>> Begin ROWS

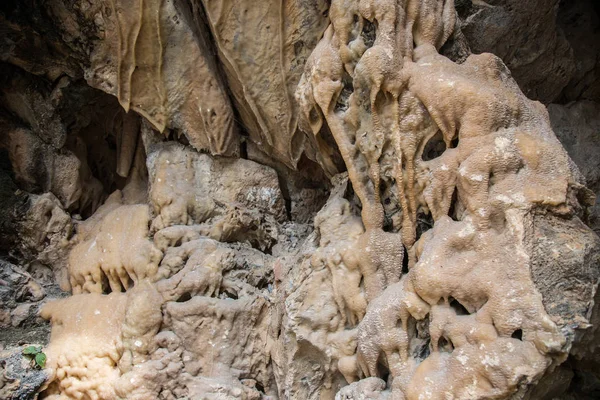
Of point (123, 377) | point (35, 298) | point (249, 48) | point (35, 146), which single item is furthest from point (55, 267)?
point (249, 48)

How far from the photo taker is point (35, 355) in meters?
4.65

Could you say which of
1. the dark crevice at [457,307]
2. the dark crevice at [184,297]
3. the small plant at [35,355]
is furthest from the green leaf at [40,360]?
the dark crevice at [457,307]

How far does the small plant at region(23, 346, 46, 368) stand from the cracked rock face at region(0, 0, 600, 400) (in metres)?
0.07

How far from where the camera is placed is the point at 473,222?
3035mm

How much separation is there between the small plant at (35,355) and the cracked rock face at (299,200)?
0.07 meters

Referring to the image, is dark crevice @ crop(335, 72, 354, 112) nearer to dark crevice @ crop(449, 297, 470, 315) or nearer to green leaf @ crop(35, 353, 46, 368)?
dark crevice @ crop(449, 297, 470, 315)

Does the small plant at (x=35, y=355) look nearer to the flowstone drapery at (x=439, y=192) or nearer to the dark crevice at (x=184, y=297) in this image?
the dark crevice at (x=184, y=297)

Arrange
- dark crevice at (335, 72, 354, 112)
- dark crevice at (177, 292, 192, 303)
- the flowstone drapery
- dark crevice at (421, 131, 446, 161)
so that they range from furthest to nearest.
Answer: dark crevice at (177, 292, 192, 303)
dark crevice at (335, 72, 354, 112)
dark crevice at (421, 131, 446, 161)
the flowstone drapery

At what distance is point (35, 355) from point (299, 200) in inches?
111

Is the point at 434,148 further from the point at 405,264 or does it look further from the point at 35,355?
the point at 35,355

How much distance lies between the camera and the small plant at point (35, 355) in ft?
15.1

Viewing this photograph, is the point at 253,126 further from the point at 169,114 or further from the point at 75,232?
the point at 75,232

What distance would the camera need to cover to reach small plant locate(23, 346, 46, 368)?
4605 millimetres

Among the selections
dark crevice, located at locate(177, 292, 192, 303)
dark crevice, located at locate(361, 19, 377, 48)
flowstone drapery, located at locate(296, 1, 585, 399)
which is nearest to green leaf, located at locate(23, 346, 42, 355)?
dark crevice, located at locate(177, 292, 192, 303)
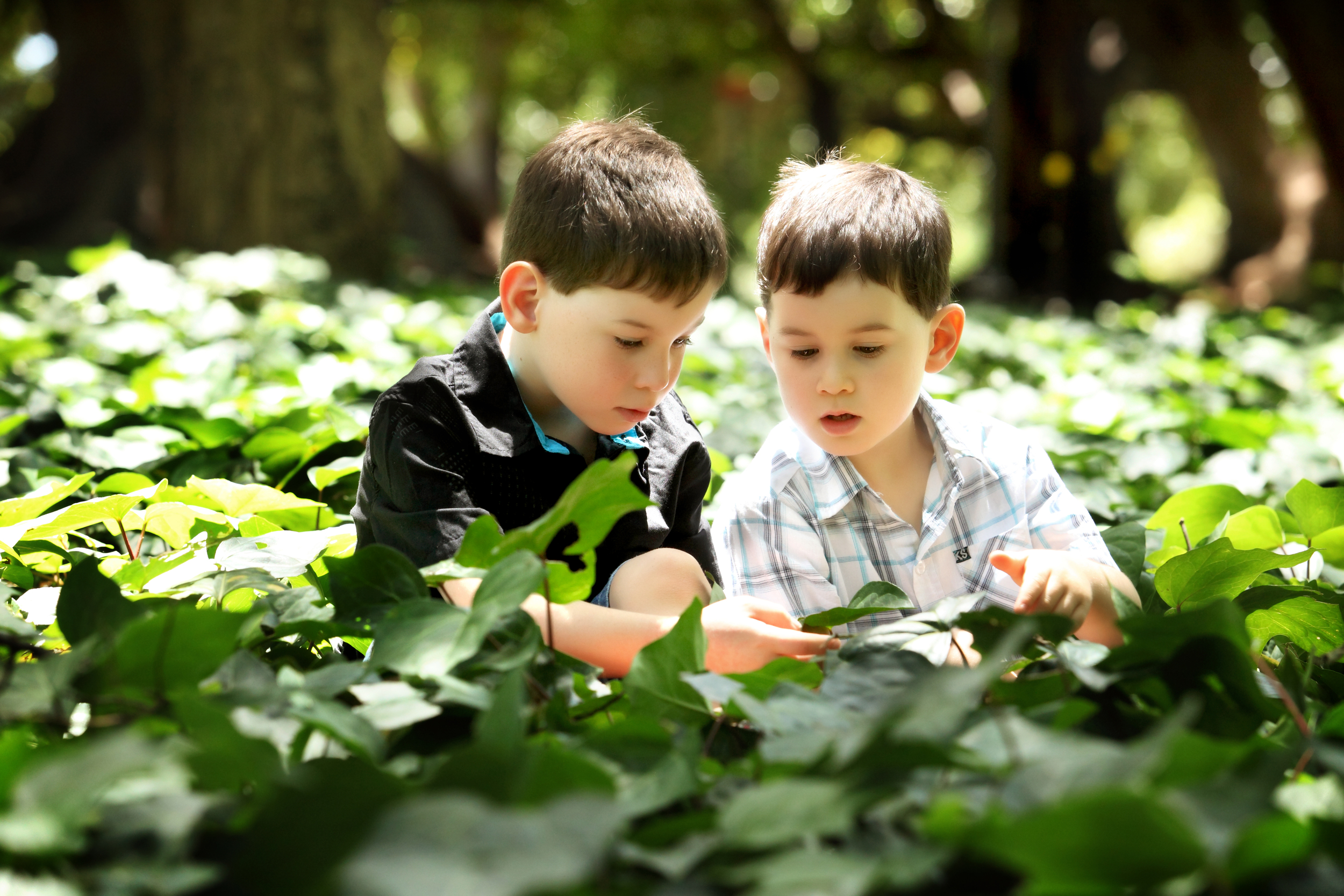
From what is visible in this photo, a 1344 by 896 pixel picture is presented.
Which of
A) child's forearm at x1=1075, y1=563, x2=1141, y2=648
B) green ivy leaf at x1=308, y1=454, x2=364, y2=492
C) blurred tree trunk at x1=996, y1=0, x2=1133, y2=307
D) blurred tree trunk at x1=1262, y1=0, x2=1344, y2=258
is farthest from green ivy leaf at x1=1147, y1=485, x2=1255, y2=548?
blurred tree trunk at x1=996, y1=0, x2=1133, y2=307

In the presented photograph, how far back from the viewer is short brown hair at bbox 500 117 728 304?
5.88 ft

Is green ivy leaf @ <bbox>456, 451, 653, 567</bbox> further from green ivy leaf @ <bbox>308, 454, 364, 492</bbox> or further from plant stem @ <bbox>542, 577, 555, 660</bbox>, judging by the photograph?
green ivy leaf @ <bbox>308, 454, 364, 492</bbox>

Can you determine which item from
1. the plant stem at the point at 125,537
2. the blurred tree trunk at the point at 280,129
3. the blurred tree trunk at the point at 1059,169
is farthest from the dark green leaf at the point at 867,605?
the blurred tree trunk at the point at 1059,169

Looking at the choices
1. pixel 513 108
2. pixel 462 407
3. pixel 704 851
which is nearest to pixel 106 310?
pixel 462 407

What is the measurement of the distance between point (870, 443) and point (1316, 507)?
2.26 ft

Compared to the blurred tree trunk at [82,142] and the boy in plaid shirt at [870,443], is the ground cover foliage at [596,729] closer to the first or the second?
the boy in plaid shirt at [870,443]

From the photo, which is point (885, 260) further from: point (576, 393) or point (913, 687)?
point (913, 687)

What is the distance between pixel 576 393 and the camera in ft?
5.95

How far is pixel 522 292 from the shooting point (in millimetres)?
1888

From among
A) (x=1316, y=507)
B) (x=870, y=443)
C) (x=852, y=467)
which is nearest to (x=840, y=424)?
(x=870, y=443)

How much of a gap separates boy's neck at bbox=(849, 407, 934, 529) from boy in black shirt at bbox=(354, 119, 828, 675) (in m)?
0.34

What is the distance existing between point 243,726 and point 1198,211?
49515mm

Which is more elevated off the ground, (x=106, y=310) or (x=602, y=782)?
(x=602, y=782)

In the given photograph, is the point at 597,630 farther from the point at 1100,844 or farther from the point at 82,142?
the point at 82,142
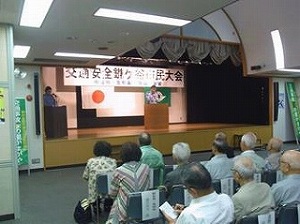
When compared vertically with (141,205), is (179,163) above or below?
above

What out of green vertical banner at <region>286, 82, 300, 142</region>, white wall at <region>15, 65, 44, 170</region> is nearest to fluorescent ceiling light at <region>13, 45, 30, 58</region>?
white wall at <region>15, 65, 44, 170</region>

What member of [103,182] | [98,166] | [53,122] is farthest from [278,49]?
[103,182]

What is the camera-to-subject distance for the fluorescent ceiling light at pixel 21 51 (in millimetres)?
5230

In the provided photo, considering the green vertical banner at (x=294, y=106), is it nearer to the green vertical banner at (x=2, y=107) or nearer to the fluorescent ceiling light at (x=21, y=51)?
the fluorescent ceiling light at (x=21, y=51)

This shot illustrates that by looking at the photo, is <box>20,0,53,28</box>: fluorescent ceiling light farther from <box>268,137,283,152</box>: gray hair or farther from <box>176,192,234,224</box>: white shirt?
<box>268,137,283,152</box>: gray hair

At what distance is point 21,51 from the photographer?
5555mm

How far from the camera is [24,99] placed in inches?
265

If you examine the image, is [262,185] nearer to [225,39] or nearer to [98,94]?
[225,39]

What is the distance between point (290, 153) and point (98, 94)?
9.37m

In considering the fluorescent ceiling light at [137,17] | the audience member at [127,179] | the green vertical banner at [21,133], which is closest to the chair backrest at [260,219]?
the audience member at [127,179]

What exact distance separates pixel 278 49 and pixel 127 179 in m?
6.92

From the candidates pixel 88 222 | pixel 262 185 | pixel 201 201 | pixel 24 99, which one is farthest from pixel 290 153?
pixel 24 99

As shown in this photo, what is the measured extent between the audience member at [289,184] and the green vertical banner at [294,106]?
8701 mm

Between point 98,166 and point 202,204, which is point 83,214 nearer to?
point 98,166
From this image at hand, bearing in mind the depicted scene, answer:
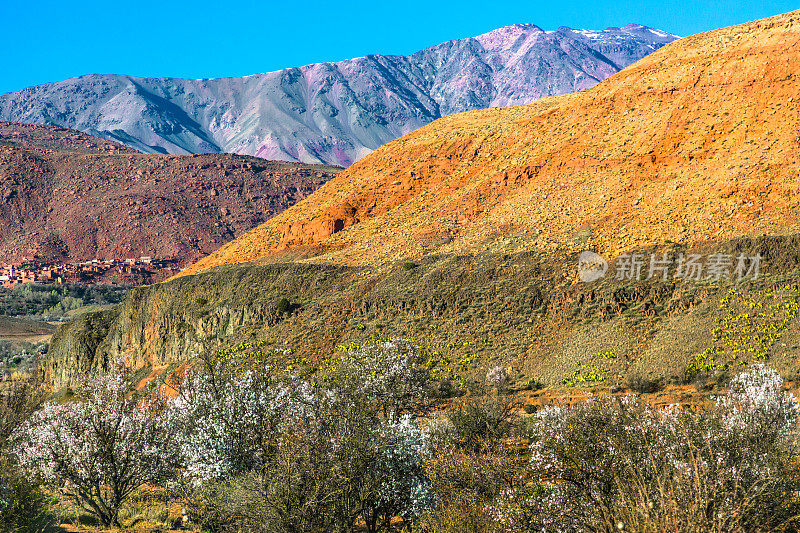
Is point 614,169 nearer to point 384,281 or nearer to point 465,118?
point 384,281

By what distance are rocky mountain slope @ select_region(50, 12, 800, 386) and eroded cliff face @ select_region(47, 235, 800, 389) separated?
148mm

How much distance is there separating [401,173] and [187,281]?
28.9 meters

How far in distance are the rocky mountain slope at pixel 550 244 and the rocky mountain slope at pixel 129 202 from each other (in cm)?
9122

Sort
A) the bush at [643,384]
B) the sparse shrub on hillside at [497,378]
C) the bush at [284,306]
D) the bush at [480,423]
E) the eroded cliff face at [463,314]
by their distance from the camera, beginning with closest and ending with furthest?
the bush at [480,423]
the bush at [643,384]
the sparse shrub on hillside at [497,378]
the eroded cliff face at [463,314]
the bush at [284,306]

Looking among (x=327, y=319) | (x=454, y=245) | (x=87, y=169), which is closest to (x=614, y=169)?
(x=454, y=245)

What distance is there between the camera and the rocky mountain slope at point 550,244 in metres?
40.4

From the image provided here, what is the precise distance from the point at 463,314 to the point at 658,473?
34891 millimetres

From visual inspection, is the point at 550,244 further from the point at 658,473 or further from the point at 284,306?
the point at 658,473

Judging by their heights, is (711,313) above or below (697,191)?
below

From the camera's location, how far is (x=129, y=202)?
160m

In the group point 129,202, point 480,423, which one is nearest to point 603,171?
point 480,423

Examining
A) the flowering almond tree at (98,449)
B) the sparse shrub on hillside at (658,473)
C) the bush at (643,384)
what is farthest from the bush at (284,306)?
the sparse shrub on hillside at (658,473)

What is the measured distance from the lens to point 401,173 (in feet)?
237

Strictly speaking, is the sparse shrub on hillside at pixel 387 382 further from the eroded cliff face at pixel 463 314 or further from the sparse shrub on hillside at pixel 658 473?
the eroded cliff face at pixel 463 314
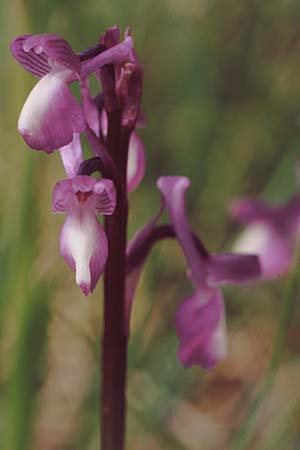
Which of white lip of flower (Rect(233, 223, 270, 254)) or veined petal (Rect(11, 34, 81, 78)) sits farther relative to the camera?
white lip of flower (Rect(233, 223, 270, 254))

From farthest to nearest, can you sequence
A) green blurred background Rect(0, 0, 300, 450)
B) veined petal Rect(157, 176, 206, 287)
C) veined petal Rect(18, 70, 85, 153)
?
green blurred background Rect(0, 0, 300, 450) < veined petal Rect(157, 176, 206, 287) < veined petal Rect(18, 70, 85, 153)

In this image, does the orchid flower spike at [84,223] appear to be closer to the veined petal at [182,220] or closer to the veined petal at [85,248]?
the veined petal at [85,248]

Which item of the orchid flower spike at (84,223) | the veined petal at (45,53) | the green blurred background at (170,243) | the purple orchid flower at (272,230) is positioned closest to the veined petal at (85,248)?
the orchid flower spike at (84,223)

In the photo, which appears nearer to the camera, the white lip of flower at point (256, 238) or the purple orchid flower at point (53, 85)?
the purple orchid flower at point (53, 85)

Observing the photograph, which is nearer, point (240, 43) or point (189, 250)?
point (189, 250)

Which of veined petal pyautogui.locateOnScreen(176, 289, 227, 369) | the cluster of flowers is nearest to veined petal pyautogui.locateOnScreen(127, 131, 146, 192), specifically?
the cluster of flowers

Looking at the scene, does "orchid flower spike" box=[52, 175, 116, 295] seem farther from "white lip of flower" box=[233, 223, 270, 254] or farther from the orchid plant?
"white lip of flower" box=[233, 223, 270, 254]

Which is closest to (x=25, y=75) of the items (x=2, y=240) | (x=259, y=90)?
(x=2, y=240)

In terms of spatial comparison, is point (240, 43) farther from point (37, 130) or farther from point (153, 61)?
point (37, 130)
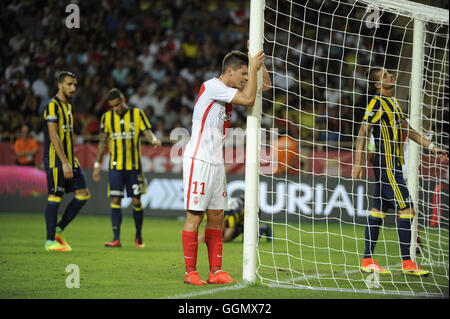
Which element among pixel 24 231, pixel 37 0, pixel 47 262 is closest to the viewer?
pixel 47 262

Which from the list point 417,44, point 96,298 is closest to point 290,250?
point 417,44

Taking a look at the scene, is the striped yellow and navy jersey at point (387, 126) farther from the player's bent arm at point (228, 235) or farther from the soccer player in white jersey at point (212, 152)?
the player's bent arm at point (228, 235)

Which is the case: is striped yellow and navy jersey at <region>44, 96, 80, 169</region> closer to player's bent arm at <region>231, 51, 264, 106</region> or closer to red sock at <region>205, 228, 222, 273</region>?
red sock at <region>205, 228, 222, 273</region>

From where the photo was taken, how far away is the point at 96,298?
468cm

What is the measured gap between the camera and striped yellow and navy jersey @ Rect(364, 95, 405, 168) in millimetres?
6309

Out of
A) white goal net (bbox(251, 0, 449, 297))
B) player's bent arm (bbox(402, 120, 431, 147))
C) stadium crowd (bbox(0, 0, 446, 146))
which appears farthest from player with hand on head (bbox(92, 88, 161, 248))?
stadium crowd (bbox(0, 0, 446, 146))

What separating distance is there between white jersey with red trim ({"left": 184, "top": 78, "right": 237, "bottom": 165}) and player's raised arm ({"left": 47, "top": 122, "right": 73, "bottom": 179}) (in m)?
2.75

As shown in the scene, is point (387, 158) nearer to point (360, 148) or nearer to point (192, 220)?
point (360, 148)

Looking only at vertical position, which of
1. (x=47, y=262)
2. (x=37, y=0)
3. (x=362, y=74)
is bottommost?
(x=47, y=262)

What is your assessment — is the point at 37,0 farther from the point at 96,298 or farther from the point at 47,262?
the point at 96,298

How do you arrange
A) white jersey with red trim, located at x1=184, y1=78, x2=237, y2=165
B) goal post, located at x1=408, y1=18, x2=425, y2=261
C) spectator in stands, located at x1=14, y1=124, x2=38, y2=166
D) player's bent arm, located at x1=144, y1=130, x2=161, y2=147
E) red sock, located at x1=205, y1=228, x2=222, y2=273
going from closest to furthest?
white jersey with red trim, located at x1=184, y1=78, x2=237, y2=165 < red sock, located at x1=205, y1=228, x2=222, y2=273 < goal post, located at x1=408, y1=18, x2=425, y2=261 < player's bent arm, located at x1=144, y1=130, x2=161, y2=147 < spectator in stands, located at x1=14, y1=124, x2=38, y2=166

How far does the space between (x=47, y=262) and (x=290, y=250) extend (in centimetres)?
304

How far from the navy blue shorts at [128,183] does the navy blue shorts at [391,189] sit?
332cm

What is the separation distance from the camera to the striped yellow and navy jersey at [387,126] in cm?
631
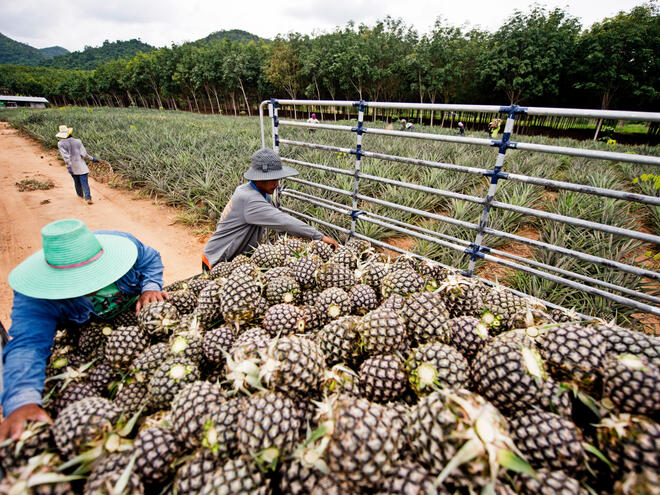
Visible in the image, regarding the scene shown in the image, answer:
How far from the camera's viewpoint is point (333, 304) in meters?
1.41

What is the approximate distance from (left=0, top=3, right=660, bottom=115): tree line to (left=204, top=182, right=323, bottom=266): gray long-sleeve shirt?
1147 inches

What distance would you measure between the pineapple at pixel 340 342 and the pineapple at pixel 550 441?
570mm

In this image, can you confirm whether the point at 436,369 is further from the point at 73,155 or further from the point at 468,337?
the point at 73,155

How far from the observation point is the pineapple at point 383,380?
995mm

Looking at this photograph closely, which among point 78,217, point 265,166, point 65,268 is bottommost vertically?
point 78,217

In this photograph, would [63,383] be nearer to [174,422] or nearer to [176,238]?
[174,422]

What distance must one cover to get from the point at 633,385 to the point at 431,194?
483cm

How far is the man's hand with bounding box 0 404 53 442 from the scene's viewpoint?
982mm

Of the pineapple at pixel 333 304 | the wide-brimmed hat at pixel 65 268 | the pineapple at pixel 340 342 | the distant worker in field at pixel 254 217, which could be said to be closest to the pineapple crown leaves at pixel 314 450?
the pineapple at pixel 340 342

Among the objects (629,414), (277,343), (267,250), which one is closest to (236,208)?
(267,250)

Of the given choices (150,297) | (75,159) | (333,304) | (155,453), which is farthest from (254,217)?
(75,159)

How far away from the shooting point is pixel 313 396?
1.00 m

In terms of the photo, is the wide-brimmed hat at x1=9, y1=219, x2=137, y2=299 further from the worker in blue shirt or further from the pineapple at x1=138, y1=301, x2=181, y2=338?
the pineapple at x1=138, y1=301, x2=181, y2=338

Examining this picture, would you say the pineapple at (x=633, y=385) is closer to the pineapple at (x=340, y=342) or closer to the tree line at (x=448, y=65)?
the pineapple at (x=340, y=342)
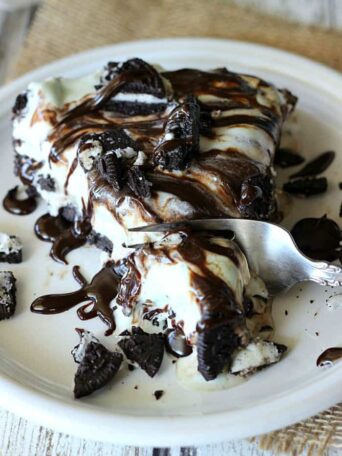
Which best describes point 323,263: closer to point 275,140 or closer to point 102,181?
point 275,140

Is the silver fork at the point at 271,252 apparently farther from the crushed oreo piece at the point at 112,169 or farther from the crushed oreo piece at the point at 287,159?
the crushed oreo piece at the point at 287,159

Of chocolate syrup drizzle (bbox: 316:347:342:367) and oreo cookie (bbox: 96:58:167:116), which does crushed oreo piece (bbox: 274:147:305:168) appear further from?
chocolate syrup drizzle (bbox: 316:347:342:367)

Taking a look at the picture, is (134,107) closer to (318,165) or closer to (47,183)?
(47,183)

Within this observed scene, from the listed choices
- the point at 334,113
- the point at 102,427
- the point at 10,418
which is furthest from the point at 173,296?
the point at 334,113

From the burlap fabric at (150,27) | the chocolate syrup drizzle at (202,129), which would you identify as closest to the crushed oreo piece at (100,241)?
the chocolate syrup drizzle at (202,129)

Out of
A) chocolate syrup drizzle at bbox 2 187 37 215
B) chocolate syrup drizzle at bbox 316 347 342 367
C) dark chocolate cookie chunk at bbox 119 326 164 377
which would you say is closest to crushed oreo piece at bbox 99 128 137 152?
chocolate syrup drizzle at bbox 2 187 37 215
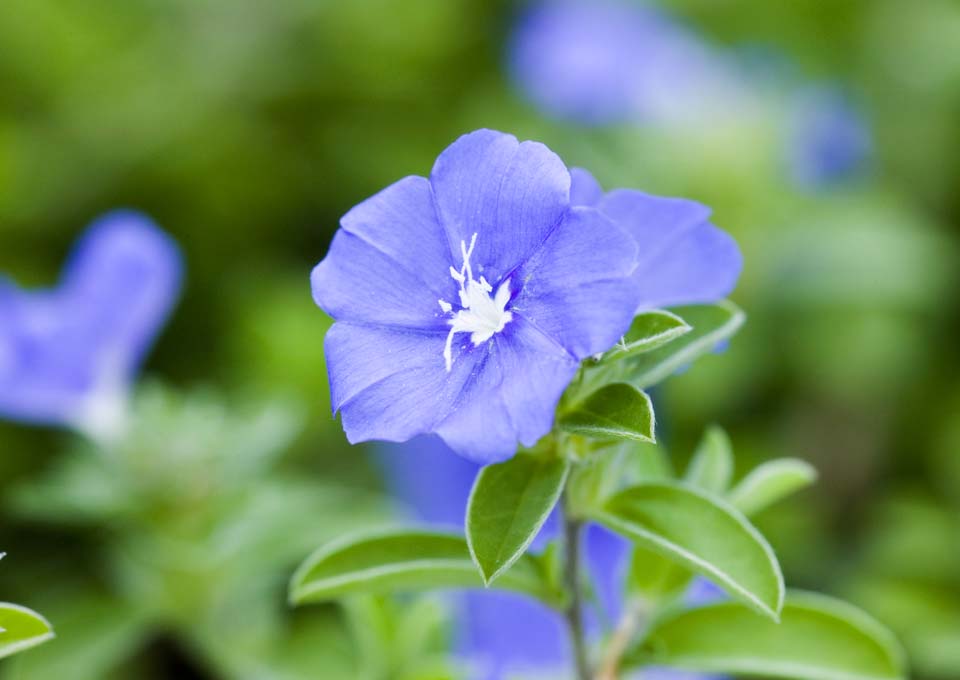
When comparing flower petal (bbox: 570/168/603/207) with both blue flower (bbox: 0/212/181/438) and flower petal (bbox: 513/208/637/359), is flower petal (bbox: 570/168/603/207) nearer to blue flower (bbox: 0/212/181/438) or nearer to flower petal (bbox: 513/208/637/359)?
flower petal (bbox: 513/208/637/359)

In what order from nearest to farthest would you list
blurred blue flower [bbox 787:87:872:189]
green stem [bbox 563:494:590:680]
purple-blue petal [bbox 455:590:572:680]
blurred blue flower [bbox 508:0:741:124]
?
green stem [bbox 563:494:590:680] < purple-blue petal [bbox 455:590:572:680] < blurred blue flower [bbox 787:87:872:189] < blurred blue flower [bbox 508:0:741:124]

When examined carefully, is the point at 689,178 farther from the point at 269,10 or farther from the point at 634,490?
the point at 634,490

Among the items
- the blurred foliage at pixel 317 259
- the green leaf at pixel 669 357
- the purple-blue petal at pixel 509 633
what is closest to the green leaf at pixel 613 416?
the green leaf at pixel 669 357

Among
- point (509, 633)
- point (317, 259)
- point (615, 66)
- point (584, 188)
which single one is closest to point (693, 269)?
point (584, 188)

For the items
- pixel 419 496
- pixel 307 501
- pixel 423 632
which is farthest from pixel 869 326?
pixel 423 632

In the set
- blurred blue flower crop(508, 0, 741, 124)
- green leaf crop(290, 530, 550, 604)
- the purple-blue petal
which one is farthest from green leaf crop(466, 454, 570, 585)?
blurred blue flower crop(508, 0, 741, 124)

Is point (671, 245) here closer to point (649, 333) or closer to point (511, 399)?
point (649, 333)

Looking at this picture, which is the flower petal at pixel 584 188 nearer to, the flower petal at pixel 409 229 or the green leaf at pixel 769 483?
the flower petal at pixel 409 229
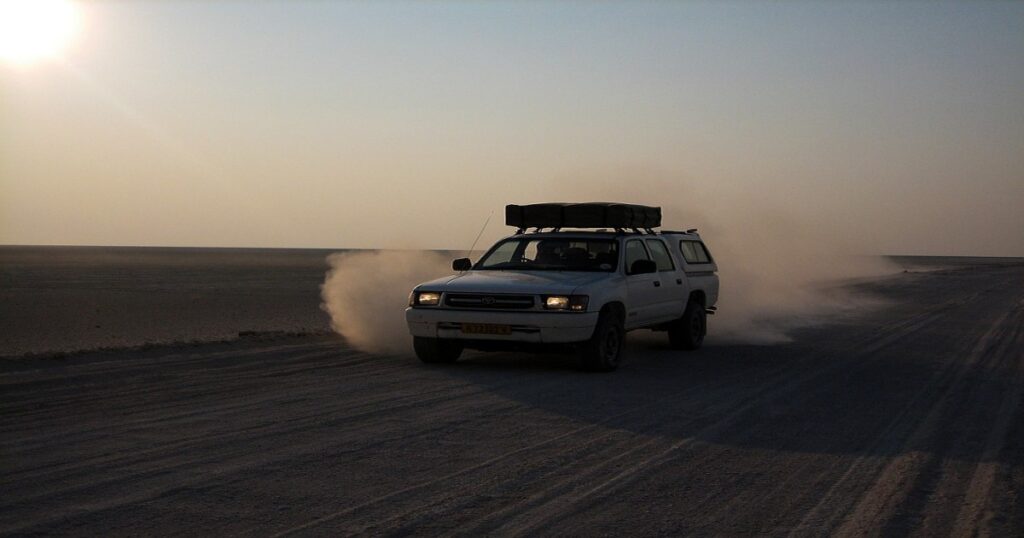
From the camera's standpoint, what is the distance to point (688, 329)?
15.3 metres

>> End ROWS

_PROBLEM STATEMENT_. Transcribe the material from the line containing "Is point (671, 245)" through the end of the material, and leave out the pictures.

_SOLUTION_.
Is point (671, 245) here closer to point (649, 333) or closer to point (511, 399)?
point (649, 333)

Looking at this picture, which is the flower petal at pixel 584 188 nearer to, the flower petal at pixel 409 229 or the green leaf at pixel 769 483?
the flower petal at pixel 409 229
From the camera's standpoint, what is the distance to point (688, 329)?
15.3 metres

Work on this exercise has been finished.